Ms Denise Han, whose domestic helper was reportedly pressured into paying $145 for a screen protector, posted on Facebook on Friday (Feb 23) evening that EZ Advance Trading Enterprise has given a full refund.
"Thanks all for your concern and advice," said Ms Han, 37.
She said that on Feb 18, her domestic helper went to Lucky Plaza to get a phone screen protector, expecting it to cost $20 at most.
It was only when the protector was placed on the helper's Xiaomi Mi 5s Plus that the store employee told her that she needed to pay $145, reported Chinese-languageevening daily Lianhe Wanbao.
Ms Han said the maid was pressured into forking out the money because the store employee said everything was captured on closed-circuit television camera.
When The Straits Times visited Lucky Plaza on Friday afternoon, shop operators around said they had not heard any complaints about EZ Advance Trading Enterprise.
Store manager of phone store U-First Tel, Mr Steve Yee, said that his most expensive screen protector was a $48 one for the iPhone X. Another store manager, who did not want to be named, said her phone screen protectors cost $20 at most.
EZ Advance Trading Enterprise's manager, who gave his name only as John, told the media earlier that his screen protector cost $145 because of its high quality.

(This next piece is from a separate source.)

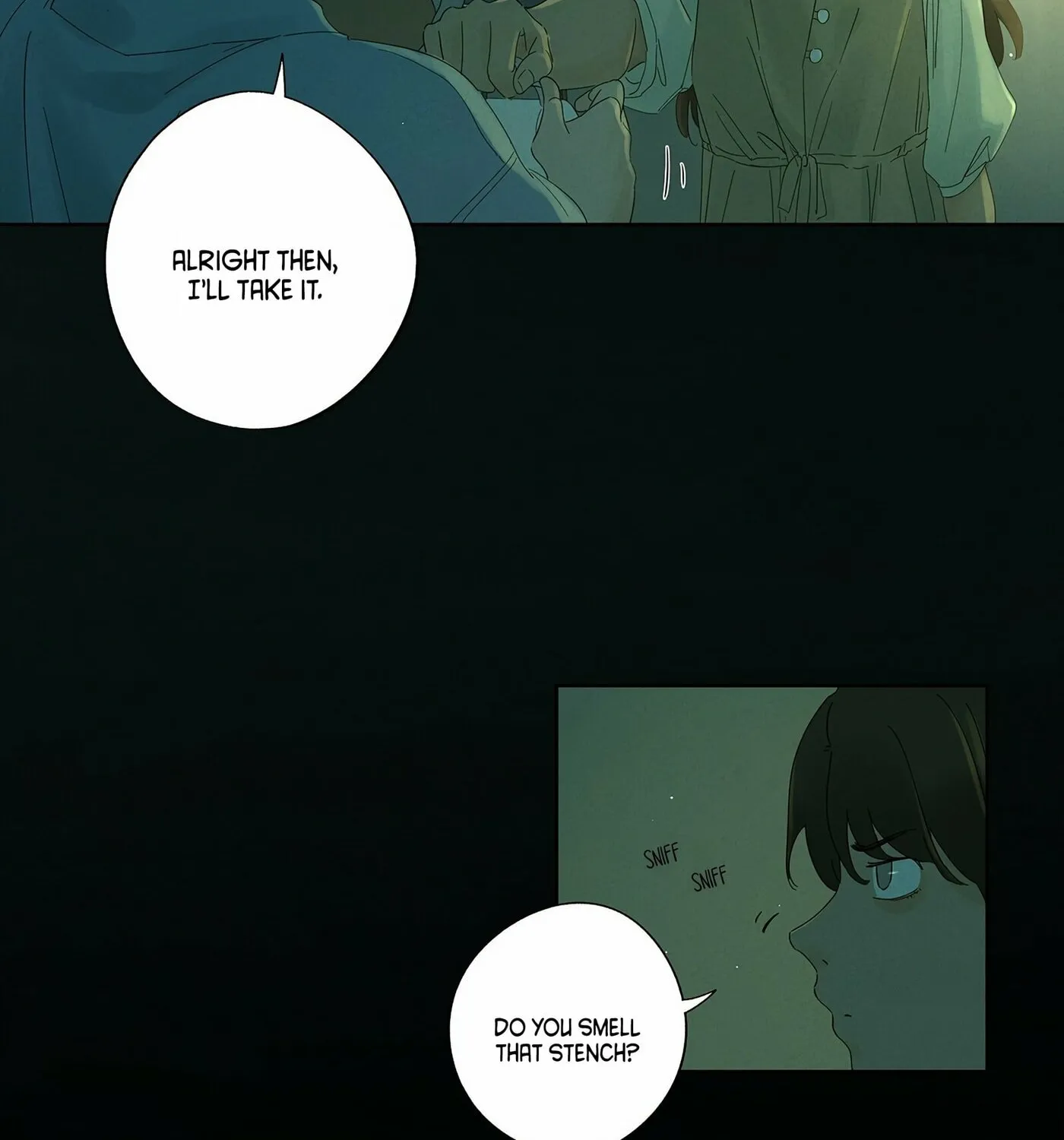 Closed Fourth Floor Chapter 2 page 34 - 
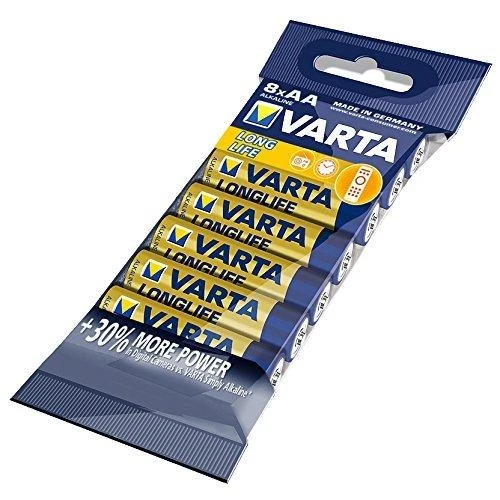 Baterija - Varta 4106 AA Šarminė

When asked why other stores are selling screen protectors for much less, he said: "They are my competitors, they would say that their prices are much lower than mine."
However, he said he was willing to give a full refund to Ms Han's maid because he wanted to close the matter and move on.

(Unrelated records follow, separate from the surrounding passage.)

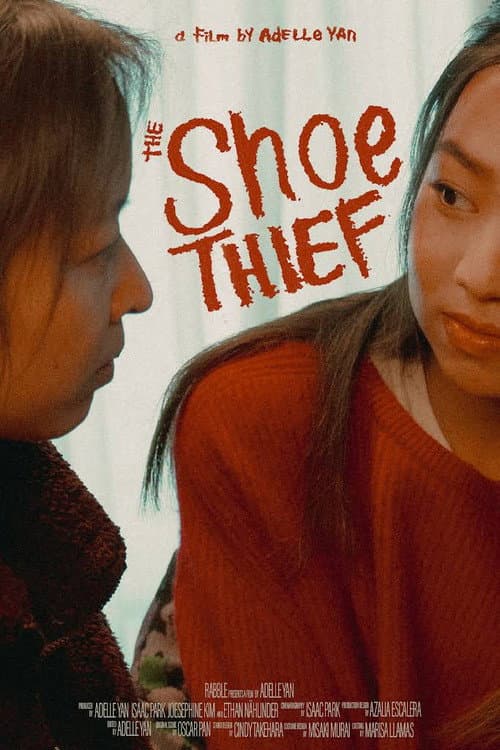 The Shoe Thief poster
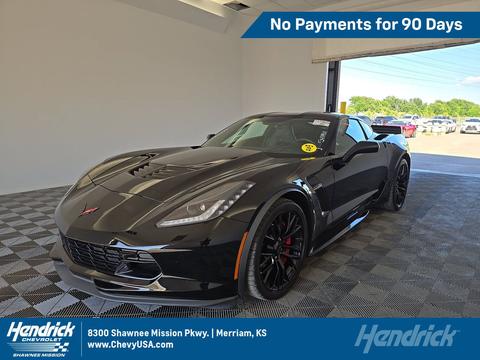 2019 Chevrolet Corvette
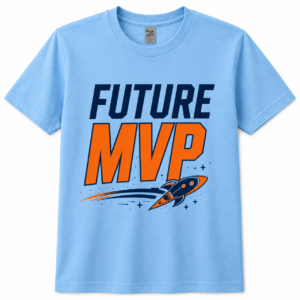 Future MVP Tee - Kids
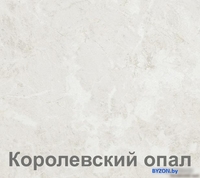 Кухня Кортекс-мебель Корнелия Лира 1.6м (крем/капучино/королевский опал) - фото2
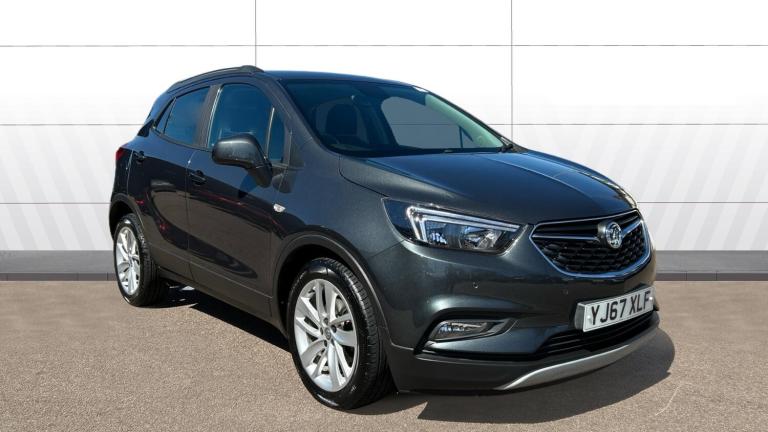 2017 Vauxhall Mokka X 1.4T Design Nav 5dr Auto Petrol Hatchback Hatchback Petrol Automatic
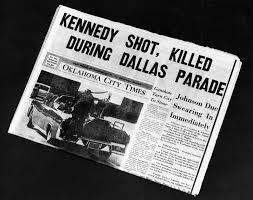 During the 13 minute flight from fort worth to dallas, jfk's mind was still on the morning papers. 50 Years Ago Jfk Shot In Dallas President S Path Crossed Oklahoma More Than Once Photo Gallery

Executive director of the Consumers Association of Singapore (Case), Mr Loy York Jiun, said: "Another consumer wrote in to provide feedback about a similar experience with the same shop in 2016, where the staff revealed the price of the screen protector (at $139, inclusive of a one-year warranty) only after pasting the screen protector on his phone.
"The consumer eventually paid $69 for the screen protector after forgoing the one-year warranty."
Mr Loy said: "Case would like to advise consumers to always shop around and compare prices when shopping. They have the right to say 'no' if they do not wish to buy the item. Exerting pressure on a consumer to enter into a transaction is an unfair practice under the Consumer Protection (Fair Trading) Act, and consumers can seek recourse under the Act."
The Straits Times has reached out to Ms Han for comment.